● Trecho:
____________________

Interpretação de escola

    Segundo o senso comum, cabe a escola "educar" os estudantes que a freqüentam. Penso que a função da escola é outra, a de proporcionar situações e estímulos adequados para que a formação dos estudantes seja relevante, produtiva e interessante. Isto inclui a construção de valores tais como auto-conhecimento, criatividade e flexibilidade (não entendam como referência à capacidade física), além de respeito às diferenças, cooperação, solidariedade e união, que por sua vez, são muito difundidos no meio da Educação Física escolar.

    Encarregadas de tentar fazer este trabalho, as disciplinas que perfazem a escola contribuem, cada uma à sua maneira, para o crescimento individual e coletivo das pessoas que a freqüentam.

    Assim sendo, concebo a escola como um grande mosaico, onde pequenas peças de diferentes formatos e cores, quando justapostas umas as outras, formam uma figura. As peças representam as disciplinas, algumas com formas convencionais e até certo ponto opacas, outras com formatos exóticos, coloridas, que dão brilho e vida, mas todas, sem exceção, são indispensáveis na construção desta figura.


Sobre a atividade física

    A escola vem priorizando o ensino de conteúdos que, na maioria das vezes, não estão relacionados com a praticidade e o dinamismo da vida moderna. Temas inerentes ao cotidiano prático raramente são trabalhados, e, quando isto acontece, a visão passada é praticamente unidimensional, uma vez que vários aspectos são ignorados e acabam resultando em um processo de "aprendizado" raso, inverossímil e, até certo ponto, preconceituoso (influenciado por valores sociais vigentes, diga-se de passagem).

    Dentre as diversas disciplinas que compõem este mosaico multidisciplinar chamado escola, a Educação Física possui as ferramentas mais faustosas para o desenvolvimento das questões vinculadas á saúde, pois os conteúdos que a permeia oferecem um vasto leque de opções que infelizmente são pouco exploradas pelos professores, que de um modo geral canalizam sua prática na reprodução de movimentos pré-estabelecidos e embasados no esporte que visa o rendimento.

____________________

● Dados fornecidos:
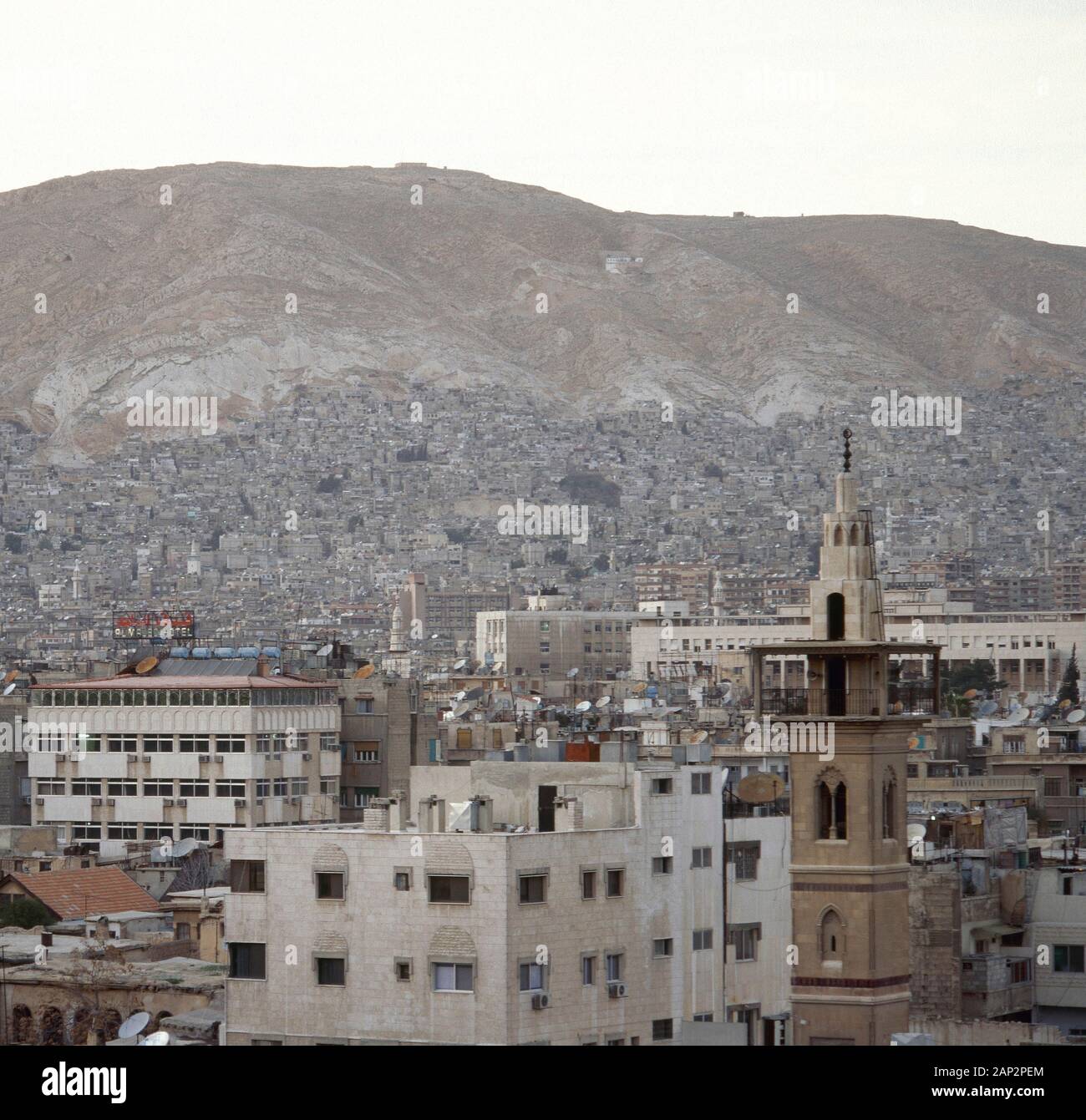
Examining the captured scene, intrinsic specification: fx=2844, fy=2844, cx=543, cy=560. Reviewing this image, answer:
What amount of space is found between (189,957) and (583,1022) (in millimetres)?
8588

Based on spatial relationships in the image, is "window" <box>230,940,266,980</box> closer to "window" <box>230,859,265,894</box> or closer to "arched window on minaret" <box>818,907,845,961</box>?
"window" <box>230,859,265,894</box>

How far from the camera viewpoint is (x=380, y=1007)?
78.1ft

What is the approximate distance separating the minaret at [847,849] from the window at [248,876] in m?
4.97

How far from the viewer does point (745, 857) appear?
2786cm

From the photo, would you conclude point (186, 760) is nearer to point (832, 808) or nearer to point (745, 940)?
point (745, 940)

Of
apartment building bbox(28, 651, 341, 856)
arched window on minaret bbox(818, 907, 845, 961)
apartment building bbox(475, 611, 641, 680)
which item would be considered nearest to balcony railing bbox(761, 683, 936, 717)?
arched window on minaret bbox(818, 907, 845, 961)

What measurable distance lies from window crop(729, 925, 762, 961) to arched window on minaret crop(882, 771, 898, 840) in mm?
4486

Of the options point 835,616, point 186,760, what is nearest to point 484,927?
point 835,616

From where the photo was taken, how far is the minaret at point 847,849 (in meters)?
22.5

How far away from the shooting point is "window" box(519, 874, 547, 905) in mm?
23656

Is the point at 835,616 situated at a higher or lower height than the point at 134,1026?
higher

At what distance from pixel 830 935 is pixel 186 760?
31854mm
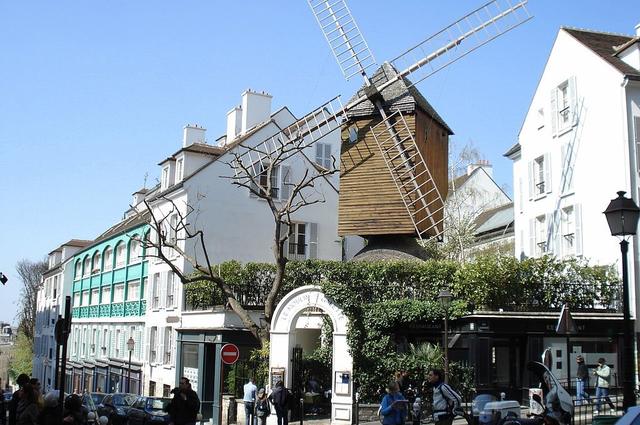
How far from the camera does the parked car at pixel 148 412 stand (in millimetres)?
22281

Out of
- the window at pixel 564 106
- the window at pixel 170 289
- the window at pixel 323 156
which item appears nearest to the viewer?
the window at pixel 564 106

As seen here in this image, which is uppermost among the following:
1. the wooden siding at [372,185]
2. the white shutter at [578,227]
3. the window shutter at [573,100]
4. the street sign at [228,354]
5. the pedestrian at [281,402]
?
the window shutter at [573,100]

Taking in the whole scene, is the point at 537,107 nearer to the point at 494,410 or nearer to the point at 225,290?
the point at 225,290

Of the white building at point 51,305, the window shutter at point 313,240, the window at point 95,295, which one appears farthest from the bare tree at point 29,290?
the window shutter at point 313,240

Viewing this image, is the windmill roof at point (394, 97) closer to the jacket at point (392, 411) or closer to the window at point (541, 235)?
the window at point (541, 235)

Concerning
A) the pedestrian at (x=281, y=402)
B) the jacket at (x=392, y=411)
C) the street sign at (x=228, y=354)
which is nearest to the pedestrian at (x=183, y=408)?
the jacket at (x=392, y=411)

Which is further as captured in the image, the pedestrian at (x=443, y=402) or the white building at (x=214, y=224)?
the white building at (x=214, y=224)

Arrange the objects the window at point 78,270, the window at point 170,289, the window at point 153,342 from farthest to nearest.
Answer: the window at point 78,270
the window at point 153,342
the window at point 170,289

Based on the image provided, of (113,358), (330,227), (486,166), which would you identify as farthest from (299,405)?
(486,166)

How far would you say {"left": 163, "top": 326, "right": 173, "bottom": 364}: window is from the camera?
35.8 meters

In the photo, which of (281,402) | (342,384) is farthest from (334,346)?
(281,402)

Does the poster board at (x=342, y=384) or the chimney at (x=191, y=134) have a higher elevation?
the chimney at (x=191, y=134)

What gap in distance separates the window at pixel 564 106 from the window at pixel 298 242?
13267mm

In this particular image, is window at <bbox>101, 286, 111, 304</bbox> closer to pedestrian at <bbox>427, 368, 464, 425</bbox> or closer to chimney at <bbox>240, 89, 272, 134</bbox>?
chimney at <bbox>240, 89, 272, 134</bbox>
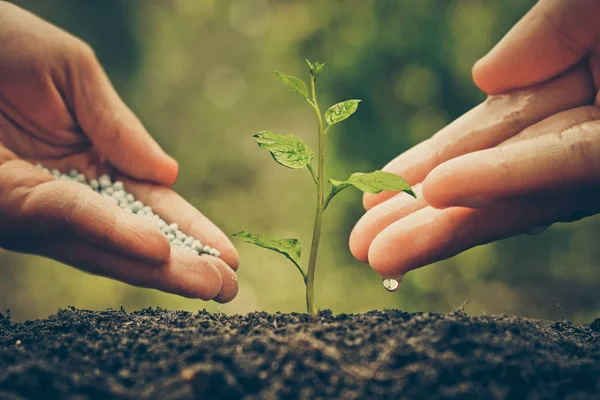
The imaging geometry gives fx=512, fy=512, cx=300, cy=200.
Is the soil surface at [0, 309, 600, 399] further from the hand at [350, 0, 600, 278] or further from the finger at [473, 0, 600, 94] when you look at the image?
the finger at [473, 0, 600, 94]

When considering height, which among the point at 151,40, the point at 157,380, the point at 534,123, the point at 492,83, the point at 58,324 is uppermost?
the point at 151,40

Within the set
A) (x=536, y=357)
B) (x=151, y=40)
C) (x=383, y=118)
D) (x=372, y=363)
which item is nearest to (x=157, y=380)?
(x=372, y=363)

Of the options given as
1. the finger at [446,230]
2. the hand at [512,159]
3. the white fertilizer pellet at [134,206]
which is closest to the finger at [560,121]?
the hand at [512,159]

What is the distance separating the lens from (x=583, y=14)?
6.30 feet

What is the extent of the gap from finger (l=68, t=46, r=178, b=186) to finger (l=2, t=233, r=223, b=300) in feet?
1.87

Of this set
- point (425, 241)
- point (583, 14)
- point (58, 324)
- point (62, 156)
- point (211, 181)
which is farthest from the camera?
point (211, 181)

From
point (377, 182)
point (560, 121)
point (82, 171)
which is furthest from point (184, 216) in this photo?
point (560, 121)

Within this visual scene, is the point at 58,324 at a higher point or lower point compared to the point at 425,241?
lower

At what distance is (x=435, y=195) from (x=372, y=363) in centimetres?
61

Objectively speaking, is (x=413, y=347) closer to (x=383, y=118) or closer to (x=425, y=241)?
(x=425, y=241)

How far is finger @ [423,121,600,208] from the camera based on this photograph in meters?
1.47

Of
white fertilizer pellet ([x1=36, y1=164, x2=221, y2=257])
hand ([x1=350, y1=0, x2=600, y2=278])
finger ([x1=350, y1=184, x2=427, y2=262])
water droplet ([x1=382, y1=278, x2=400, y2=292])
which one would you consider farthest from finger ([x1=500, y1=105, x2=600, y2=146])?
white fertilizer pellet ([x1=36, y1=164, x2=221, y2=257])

____________________

● Objetivo da tarefa:
No trecho, o que as peças do mosaico representam? As entradas não são necessárias para esta tarefa.

● Solução da tarefa:
As disciplinas.